What you are asked to do:
Transcribe nothing but the lines from the one with "scientific name: Mammalia" to the end of the entries, both included, keeping each exact and leaving every picture out.

Task data:

##########

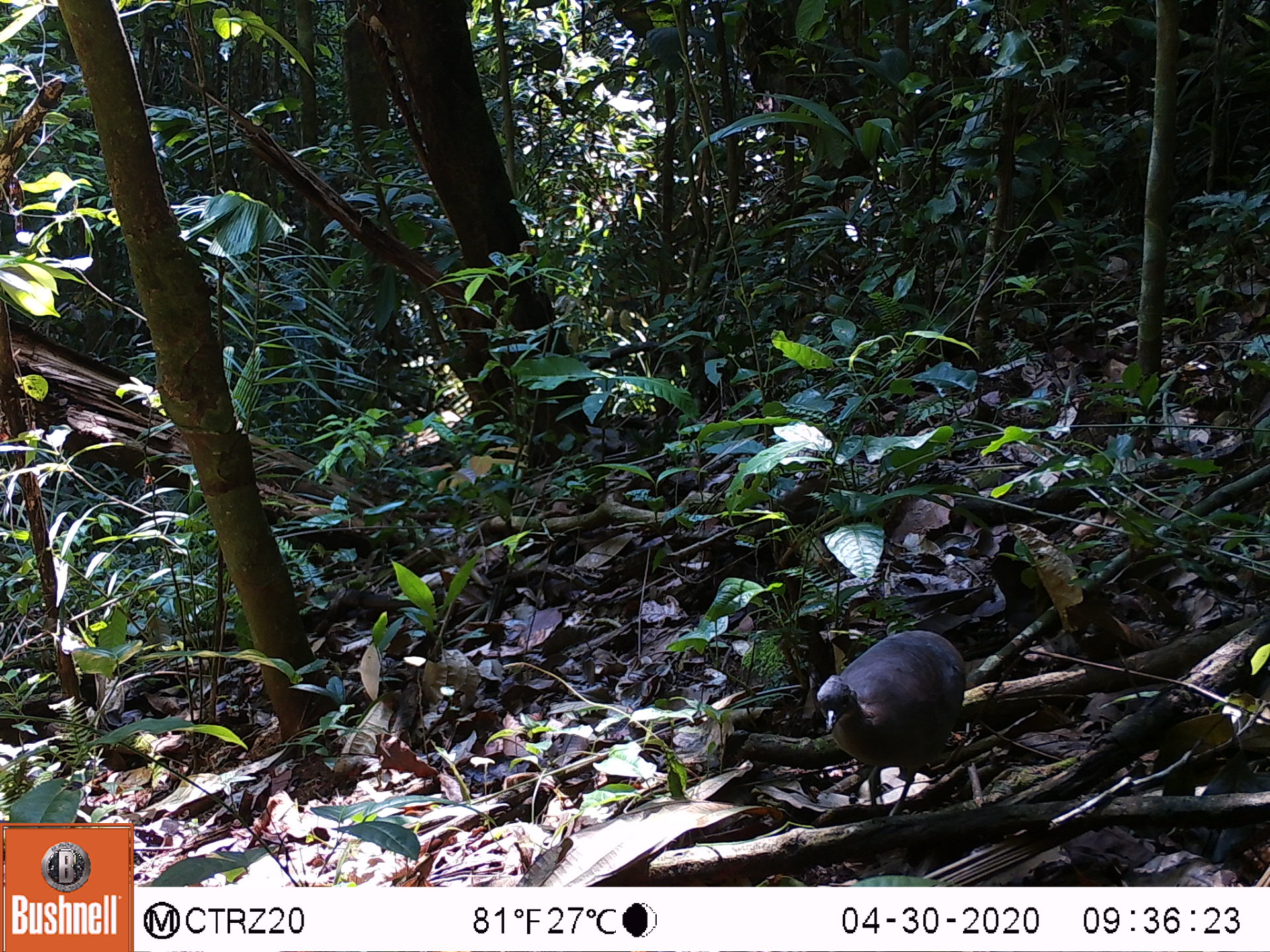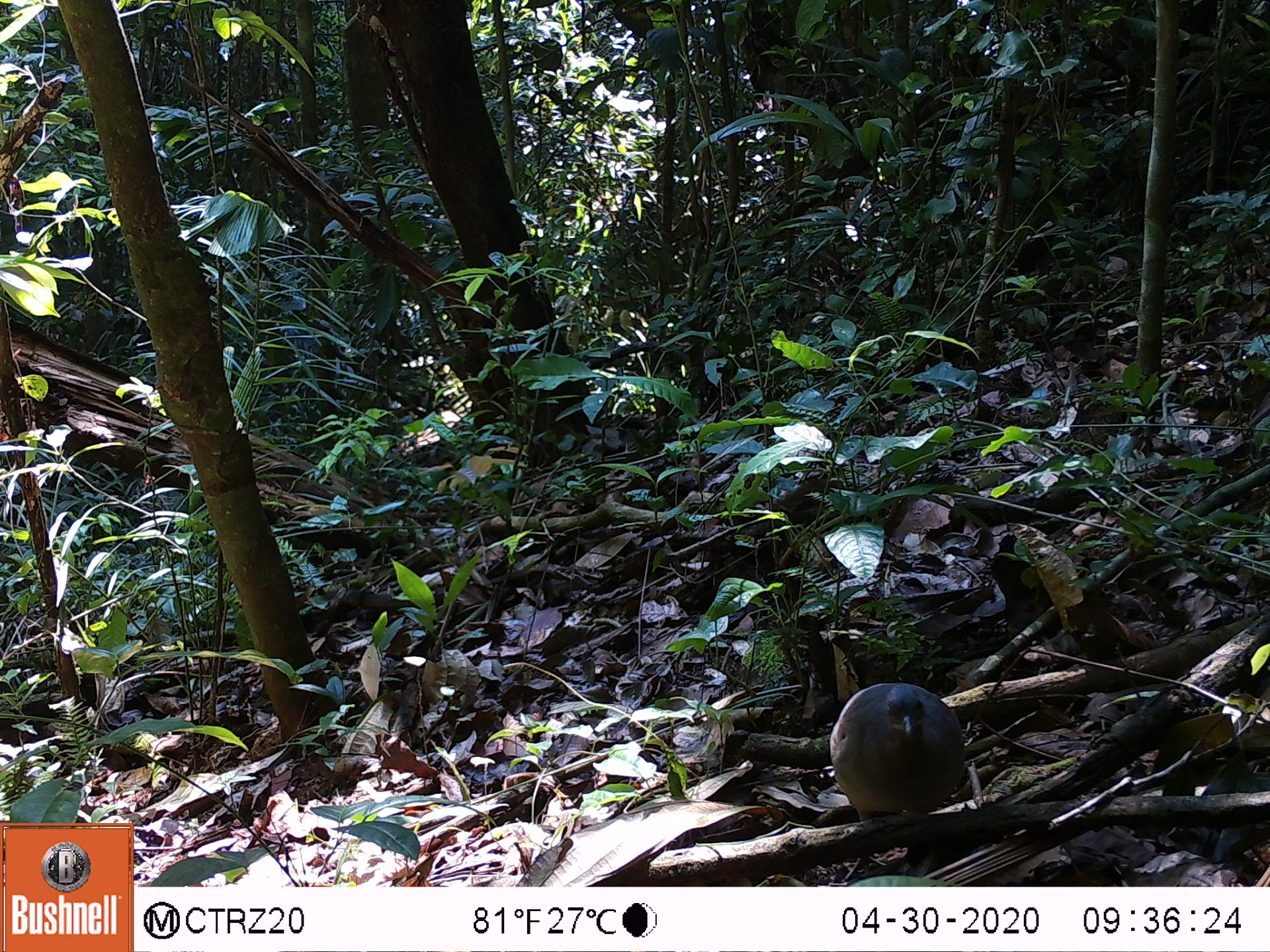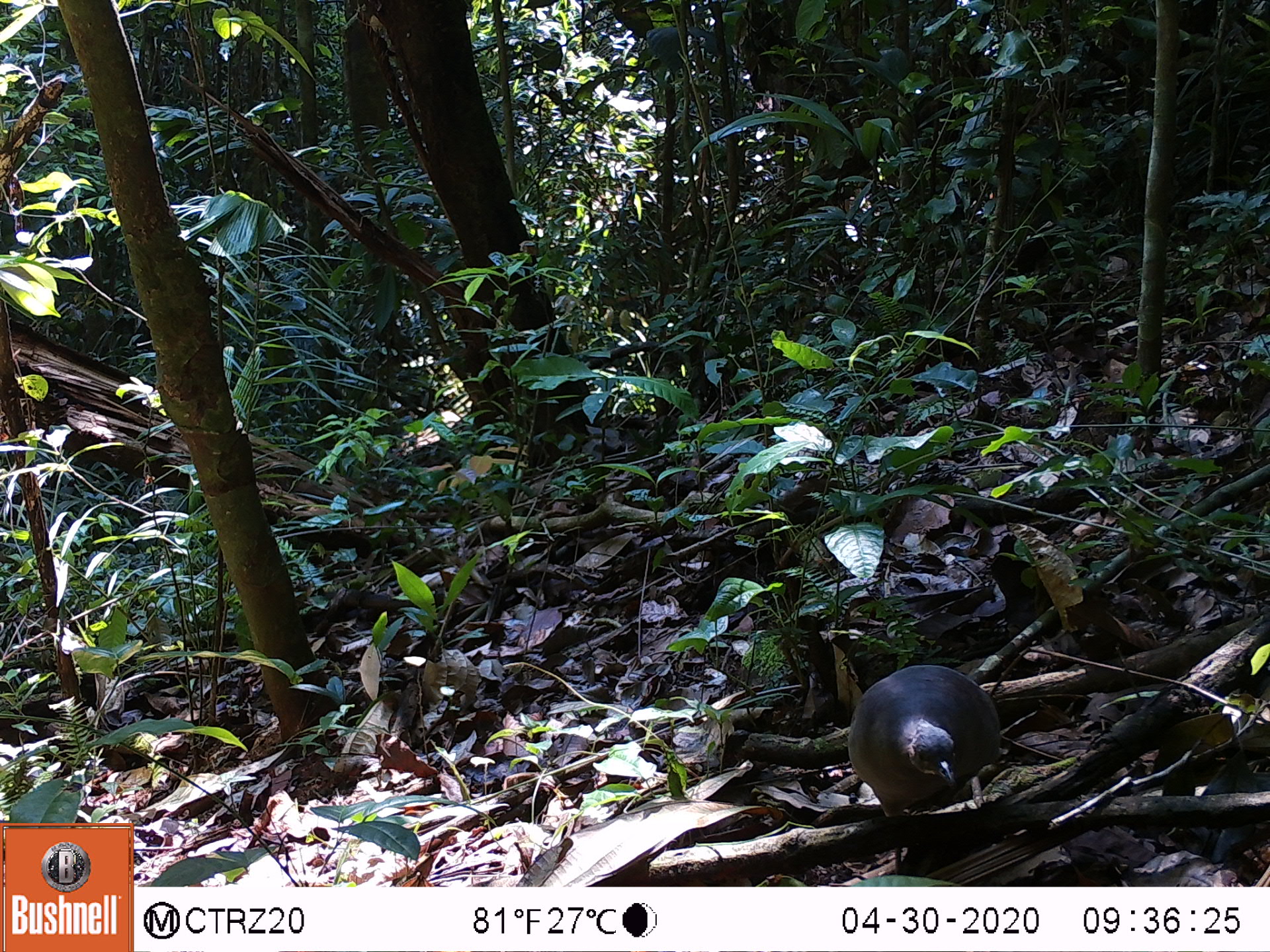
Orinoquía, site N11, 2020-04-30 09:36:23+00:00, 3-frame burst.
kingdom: Animalia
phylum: Chordata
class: Aves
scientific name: Aves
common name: bird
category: unknown bird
Unknown bird (bird) (Aves).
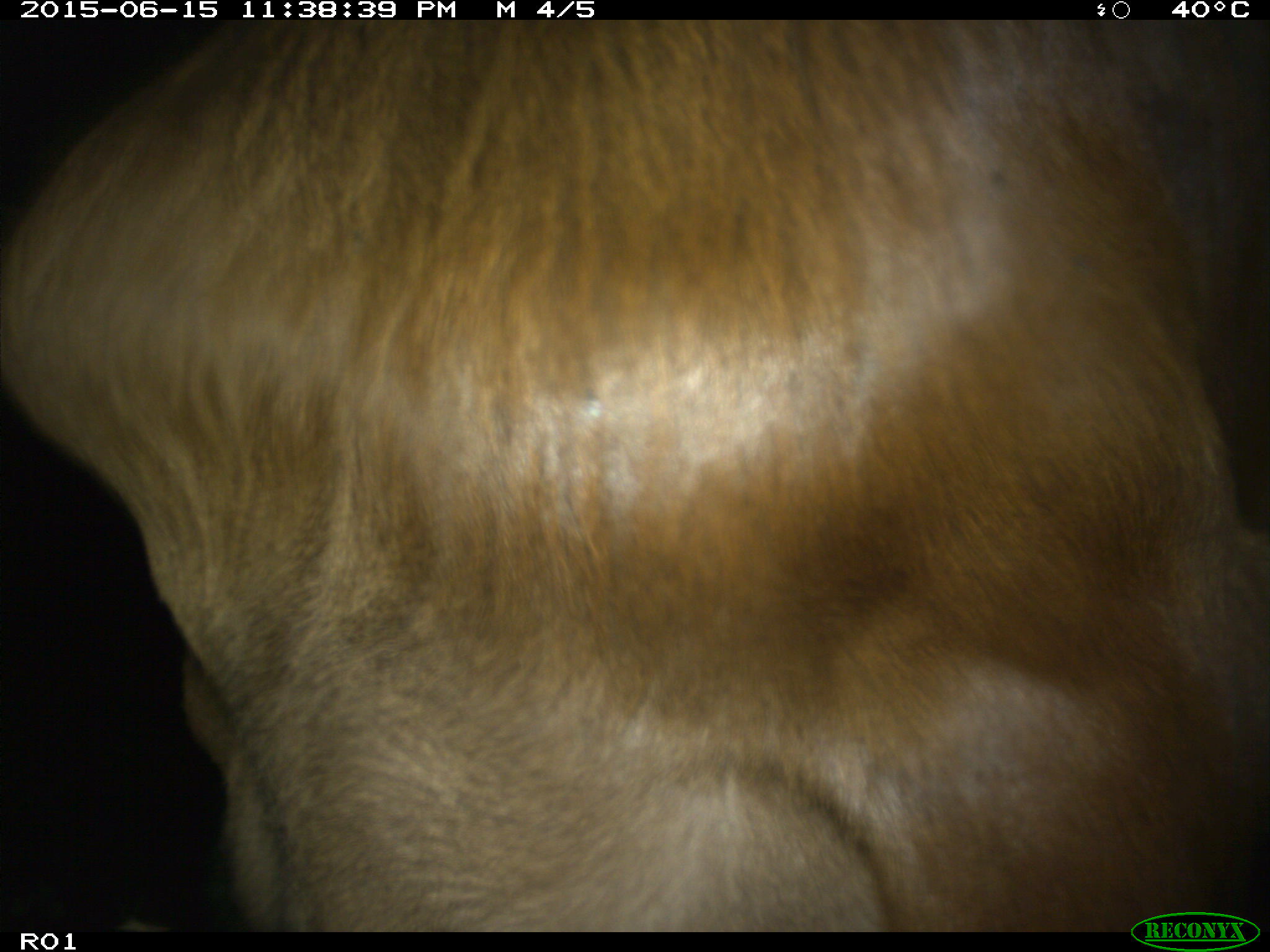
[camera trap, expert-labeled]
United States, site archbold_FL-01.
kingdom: Animalia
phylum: Chordata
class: Mammalia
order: Artiodactyla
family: Bovidae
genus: Bos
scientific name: Bos taurus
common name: domestic cow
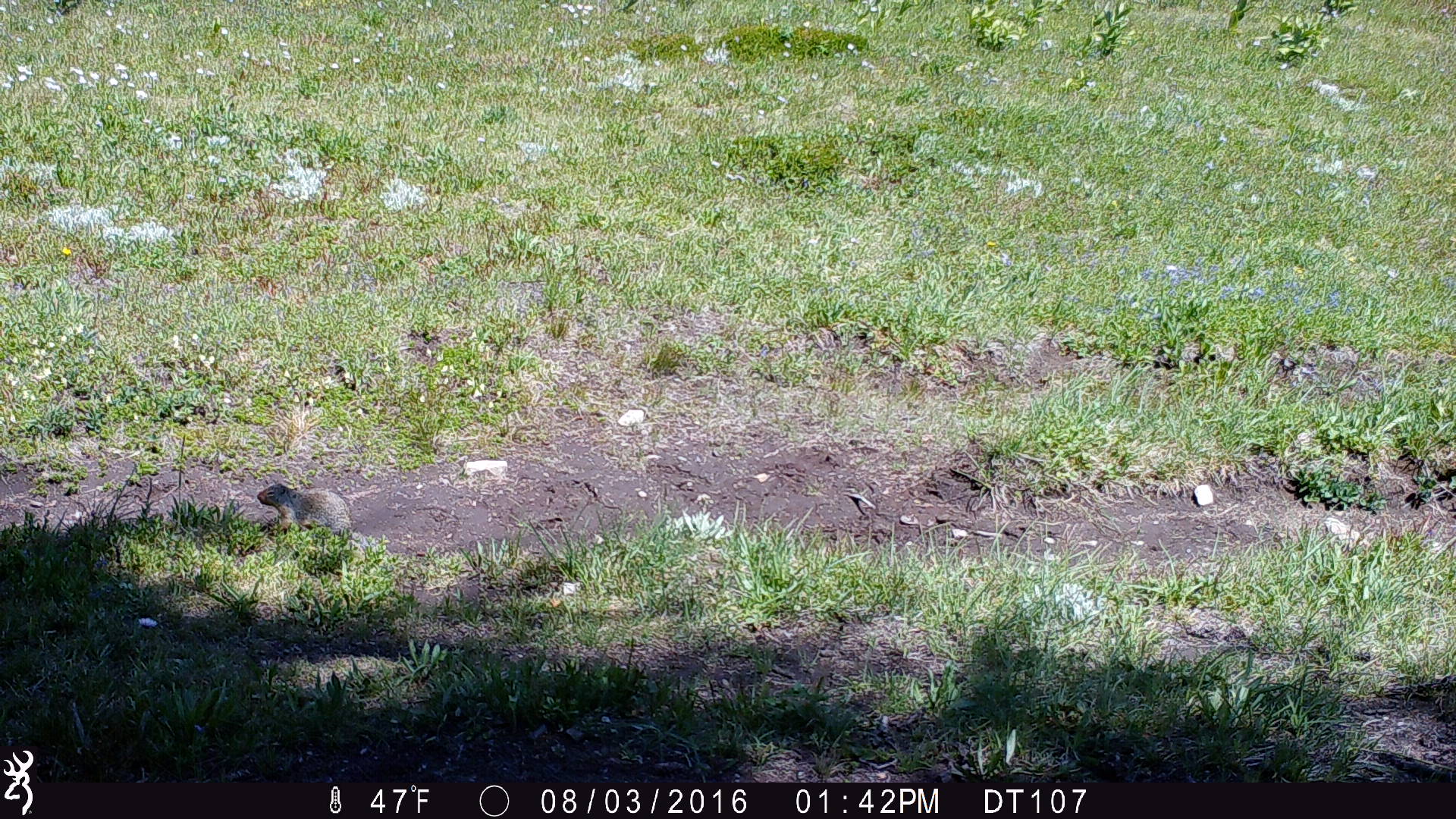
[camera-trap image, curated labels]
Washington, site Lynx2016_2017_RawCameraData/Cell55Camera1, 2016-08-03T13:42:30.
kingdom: Animalia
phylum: Chordata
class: Mammalia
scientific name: Mammalia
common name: small mammal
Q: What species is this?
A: Small mammal (Mammalia).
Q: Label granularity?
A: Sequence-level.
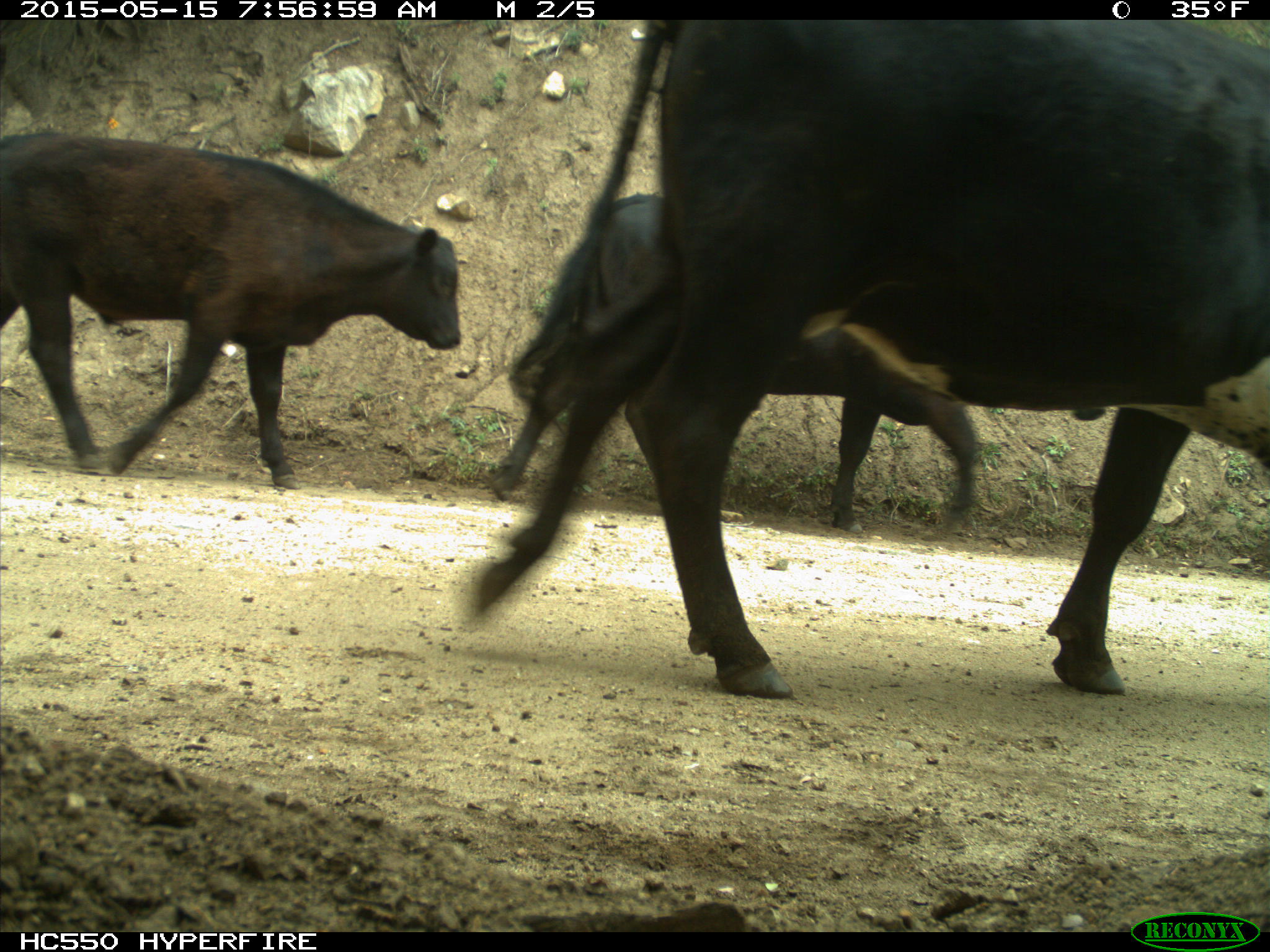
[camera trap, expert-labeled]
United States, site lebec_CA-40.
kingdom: Animalia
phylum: Chordata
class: Mammalia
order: Artiodactyla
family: Bovidae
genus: Bos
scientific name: Bos taurus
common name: domestic cow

##########

Solution to this exercise:
scientific name: Mammalia
common name: small mammal
Q: What species is this?
A: Small mammal (Mammalia).
Q: Label granularity?
A: Sequence-level.
[camera trap, expert-labeled]
United States, site lebec_CA-40.
kingdom: Animalia
phylum: Chordata
class: Mammalia
order: Artiodactyla
family: Bovidae
genus: Bos
scientific name: Bos taurus
common name: domestic cow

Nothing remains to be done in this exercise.